If part of a structure is private then outside the module you must use a public function to construct since your code does not know the private detail.

Your second code snippet isn't constructing a new instance only modifying. (And moving to a different variable identifier.)

Interestingly, it's called struct update syntax in the book, which implies that it's not the same as just constructing a new instance. Anyway, isn't the fomer snippet just sugar for the latter?

It's closer to a shorthand for

let x = Hello {
    name: "Link",
    something: y.something,
    something_else: y.something_else,
}

with the compiler just going through and listing out all the fields you haven't explicitly given a value to. It's only really an "update" syntax if you're thinking about immutable data structures, where to update part of a value you just construct a new instance with that part changed.
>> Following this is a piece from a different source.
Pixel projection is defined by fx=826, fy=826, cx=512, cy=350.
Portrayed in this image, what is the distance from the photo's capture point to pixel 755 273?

Builders are typically implemented with methods exposing the configurable parts, and then you can hide fields and/or other private state the normal way. You don't generally need struct update syntax there because the builder methods move the self value in and out:

pub struct Builder { ... }
impl Builder {
    pub fn new(/* mandatory config */) -> Self { ... }

    pub fn with_some_bool(self, val: bool) -> Self {
        self.bool_val = val;
        self
    }
  
   pub fn with_some_i32(self, val: i32) -> Self {
      self.i32_val = val;
      self
   }

   pub fn build(self) -> ThingBeingBuilt { ... }
}

let thing = Builder::new().with_some_bool(true).with_some_i32(5).build();

I know, but that method is really boilerplate-y, so I was looking for a nicer one.

I'm pretty sure (but not positive :slight_smile:) I've seen some crates that derive a builder for you - try searching on crates.io.